> **Task details**
Lay out the data lines as a Markdown table with the columns "Number" and "Text", starting at the line that contains "Looking at the objects" and ending at the line that contains "the blue long-sleeve shirt at point 280,727 <". Leave out blank lines and any pictures.

> **Dataset entries**

________________________________________

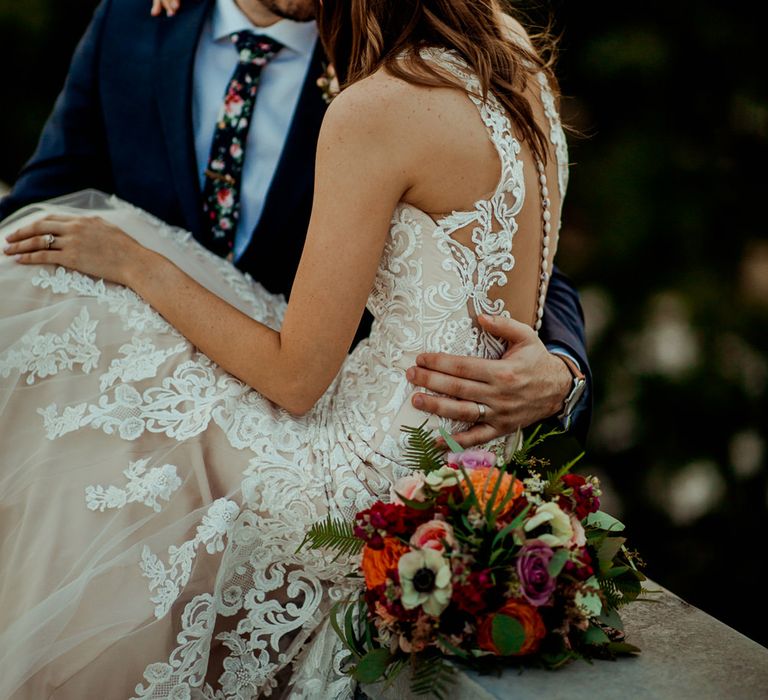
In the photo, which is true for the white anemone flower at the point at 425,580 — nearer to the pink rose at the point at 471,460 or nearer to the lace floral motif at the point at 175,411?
the pink rose at the point at 471,460

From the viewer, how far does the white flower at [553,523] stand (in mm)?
Answer: 1387

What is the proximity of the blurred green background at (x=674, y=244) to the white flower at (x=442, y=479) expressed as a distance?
2.11 m

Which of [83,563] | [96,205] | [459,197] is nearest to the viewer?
[83,563]

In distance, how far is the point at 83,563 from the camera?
153cm

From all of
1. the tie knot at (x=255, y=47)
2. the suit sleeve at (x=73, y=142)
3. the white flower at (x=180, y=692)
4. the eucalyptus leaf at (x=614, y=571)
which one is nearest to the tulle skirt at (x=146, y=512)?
the white flower at (x=180, y=692)

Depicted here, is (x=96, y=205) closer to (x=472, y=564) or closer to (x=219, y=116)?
(x=219, y=116)

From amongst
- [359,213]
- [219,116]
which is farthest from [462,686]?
[219,116]

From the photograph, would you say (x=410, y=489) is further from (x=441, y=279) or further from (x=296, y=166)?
(x=296, y=166)

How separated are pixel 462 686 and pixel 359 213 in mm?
776

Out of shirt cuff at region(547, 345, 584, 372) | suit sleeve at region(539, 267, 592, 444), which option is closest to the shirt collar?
suit sleeve at region(539, 267, 592, 444)

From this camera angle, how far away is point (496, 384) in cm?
176

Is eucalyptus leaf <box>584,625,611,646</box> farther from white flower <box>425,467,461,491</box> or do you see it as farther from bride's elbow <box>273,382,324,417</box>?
bride's elbow <box>273,382,324,417</box>

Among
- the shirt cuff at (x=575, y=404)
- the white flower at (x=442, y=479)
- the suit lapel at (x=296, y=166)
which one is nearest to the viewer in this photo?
the white flower at (x=442, y=479)

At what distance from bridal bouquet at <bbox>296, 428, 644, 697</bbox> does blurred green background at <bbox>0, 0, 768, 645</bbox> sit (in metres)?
2.00
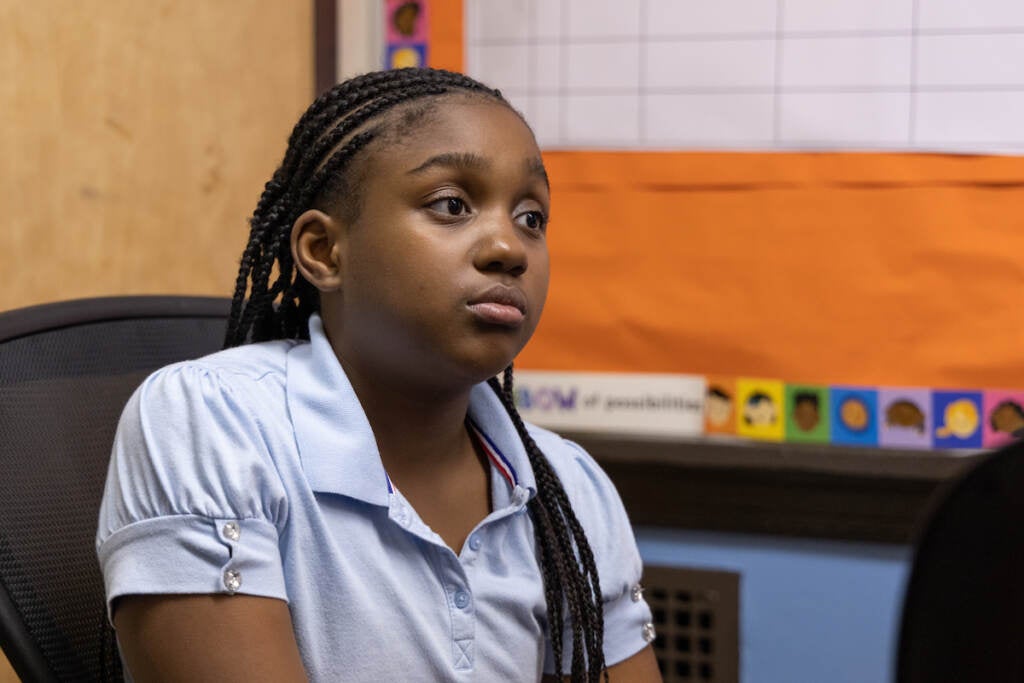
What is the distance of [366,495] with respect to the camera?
2.52 feet

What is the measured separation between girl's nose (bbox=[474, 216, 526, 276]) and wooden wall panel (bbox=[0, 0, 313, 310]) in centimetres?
57

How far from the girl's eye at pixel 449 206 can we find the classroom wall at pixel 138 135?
54cm

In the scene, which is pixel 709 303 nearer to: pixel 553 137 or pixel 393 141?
pixel 553 137

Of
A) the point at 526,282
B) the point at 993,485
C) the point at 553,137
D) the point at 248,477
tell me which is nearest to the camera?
the point at 993,485

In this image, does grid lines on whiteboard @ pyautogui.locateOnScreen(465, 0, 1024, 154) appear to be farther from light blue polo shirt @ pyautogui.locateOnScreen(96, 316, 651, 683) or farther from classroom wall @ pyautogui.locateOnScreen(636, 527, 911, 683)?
light blue polo shirt @ pyautogui.locateOnScreen(96, 316, 651, 683)

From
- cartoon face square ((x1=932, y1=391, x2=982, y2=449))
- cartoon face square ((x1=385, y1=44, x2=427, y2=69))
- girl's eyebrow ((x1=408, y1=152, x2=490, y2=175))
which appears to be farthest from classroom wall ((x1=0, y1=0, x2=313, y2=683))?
cartoon face square ((x1=932, y1=391, x2=982, y2=449))

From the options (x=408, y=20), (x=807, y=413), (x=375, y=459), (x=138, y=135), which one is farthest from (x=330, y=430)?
(x=408, y=20)

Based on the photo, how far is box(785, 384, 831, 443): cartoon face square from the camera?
1.36 m

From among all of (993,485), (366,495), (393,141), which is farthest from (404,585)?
(993,485)

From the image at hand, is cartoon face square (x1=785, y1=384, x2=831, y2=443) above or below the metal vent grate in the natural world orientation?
above

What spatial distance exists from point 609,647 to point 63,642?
1.42 feet

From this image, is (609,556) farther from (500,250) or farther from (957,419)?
(957,419)

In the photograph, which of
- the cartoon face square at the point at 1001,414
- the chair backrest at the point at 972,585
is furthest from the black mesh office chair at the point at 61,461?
the cartoon face square at the point at 1001,414

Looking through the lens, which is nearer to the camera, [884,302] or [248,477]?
[248,477]
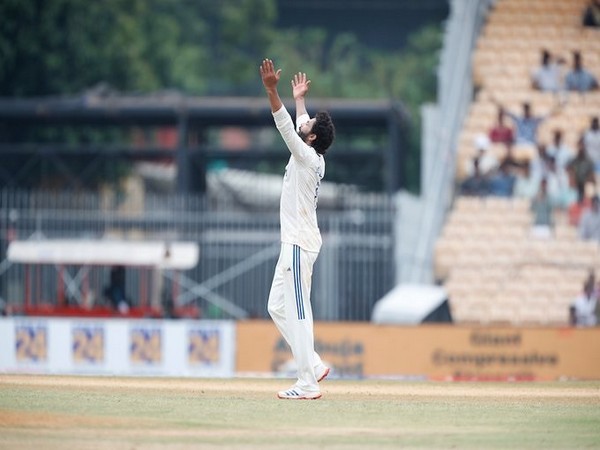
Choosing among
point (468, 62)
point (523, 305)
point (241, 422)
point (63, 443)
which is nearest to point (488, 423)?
point (241, 422)

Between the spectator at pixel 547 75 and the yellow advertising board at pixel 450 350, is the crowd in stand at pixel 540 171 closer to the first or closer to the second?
the spectator at pixel 547 75

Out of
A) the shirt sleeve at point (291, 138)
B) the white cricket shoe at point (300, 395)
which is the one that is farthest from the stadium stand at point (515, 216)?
the shirt sleeve at point (291, 138)

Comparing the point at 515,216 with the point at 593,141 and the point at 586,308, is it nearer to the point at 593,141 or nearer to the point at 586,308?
the point at 593,141

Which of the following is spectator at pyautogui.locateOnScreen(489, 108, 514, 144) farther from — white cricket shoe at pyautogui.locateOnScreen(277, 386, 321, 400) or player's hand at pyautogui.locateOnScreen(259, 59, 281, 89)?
player's hand at pyautogui.locateOnScreen(259, 59, 281, 89)

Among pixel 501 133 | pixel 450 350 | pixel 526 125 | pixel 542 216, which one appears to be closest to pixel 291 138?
pixel 450 350

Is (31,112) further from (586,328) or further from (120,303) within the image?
(586,328)

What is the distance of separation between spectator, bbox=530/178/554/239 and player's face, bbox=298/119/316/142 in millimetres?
16790

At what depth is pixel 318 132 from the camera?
14.5 metres

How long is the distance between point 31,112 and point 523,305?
11214 millimetres

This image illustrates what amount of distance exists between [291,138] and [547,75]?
70.5ft

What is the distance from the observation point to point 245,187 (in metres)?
45.8

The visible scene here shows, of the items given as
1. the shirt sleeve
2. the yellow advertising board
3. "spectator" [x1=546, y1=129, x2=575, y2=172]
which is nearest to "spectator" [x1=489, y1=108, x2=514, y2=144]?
"spectator" [x1=546, y1=129, x2=575, y2=172]

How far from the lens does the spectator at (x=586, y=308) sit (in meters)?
28.9

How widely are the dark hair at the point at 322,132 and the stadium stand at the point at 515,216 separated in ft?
45.7
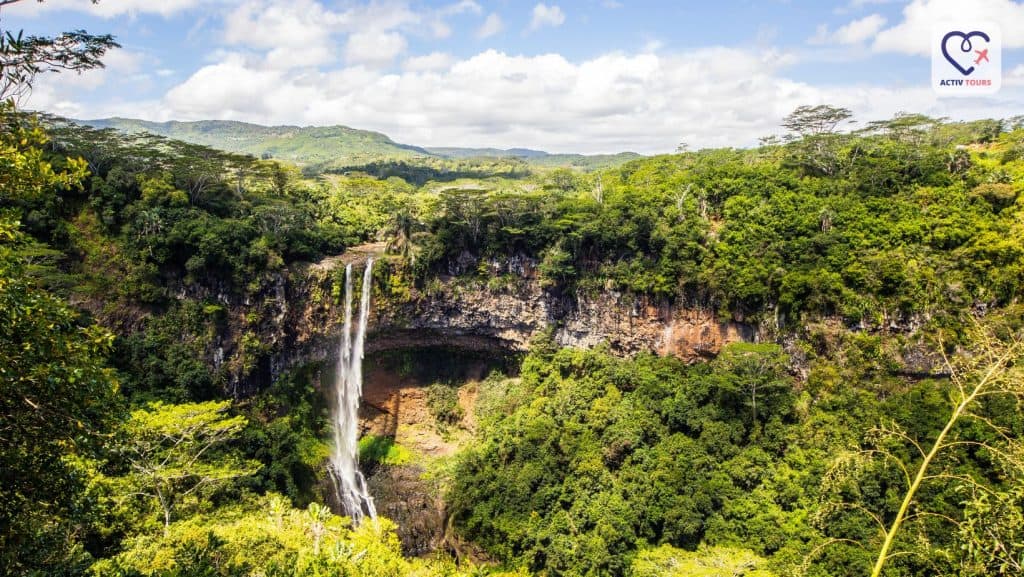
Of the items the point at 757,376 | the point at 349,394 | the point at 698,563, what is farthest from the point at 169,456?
the point at 757,376

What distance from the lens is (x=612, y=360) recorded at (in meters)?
27.0

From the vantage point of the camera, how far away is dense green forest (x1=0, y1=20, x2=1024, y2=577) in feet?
50.6

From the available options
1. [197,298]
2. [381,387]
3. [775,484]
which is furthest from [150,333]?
[775,484]

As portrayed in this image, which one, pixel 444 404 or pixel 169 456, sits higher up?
pixel 169 456

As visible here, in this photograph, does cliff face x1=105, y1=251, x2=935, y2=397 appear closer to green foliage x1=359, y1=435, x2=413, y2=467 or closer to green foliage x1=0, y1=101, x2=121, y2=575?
green foliage x1=359, y1=435, x2=413, y2=467

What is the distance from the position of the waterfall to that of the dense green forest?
988 mm

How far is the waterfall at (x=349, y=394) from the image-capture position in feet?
86.3

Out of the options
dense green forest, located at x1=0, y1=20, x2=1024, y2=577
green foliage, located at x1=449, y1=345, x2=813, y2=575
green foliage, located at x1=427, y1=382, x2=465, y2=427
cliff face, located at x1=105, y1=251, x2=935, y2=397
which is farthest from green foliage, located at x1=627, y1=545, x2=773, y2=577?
green foliage, located at x1=427, y1=382, x2=465, y2=427

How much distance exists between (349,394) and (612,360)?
46.4 ft

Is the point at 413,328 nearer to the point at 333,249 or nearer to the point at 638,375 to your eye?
the point at 333,249

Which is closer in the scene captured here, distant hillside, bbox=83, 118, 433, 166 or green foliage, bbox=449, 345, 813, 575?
green foliage, bbox=449, 345, 813, 575

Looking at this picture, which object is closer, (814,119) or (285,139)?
(814,119)

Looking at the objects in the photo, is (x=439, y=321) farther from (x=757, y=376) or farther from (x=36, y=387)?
(x=36, y=387)

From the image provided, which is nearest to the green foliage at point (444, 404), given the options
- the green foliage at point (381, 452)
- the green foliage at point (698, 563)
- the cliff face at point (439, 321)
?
the green foliage at point (381, 452)
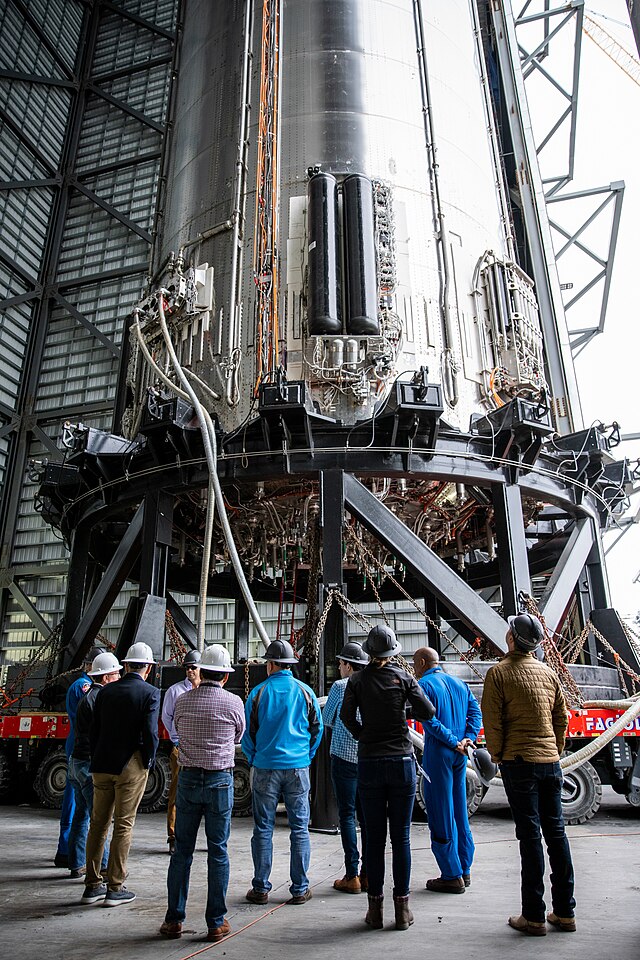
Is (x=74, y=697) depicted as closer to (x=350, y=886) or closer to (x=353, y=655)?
(x=353, y=655)

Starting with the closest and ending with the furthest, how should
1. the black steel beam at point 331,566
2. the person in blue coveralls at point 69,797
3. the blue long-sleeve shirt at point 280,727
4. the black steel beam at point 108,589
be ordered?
the blue long-sleeve shirt at point 280,727 < the person in blue coveralls at point 69,797 < the black steel beam at point 331,566 < the black steel beam at point 108,589

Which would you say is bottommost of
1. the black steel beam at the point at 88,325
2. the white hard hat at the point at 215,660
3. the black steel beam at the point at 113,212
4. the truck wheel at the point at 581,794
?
the truck wheel at the point at 581,794

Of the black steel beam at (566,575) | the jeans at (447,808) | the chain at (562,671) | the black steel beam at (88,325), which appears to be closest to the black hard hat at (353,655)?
the jeans at (447,808)

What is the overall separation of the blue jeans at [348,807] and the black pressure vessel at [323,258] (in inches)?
246

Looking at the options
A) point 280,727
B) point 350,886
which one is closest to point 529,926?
point 350,886

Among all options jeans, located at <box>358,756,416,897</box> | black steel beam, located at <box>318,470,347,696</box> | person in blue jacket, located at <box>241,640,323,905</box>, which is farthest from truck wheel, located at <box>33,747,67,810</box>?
jeans, located at <box>358,756,416,897</box>

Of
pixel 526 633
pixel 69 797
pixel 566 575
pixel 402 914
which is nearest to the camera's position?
pixel 402 914

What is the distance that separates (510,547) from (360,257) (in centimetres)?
451

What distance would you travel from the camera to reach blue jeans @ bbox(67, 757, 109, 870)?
515cm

________________________________________

> **Exercise answer**
| Number | Text |
|---|---|
| 1 | Looking at the objects in the photo, is (x=439, y=321) farther from (x=757, y=376) or farther from (x=36, y=387)? |
| 2 | (x=36, y=387) |
| 3 | From the image provided, which is nearest to the green foliage at point (444, 404), given the options |
| 4 | - the green foliage at point (381, 452) |
| 5 | - the green foliage at point (698, 563) |
| 6 | - the cliff face at point (439, 321) |
| 7 | ? |
| 8 | the green foliage at point (381, 452) |
| 9 | Is (x=74, y=697) depicted as closer to (x=350, y=886) or closer to (x=353, y=655)? |
| 10 | (x=353, y=655) |
| 11 | Starting with the closest and ending with the furthest, how should |
| 12 | 1. the black steel beam at point 331,566 |
| 13 | 2. the person in blue coveralls at point 69,797 |
| 14 | 3. the blue long-sleeve shirt at point 280,727 |
| 15 | 4. the black steel beam at point 108,589 |
| 16 | be ordered? |
| 17 | the blue long-sleeve shirt at point 280,727 < the person in blue coveralls at point 69,797 < the black steel beam at point 331,566 < the black steel beam at point 108,589 |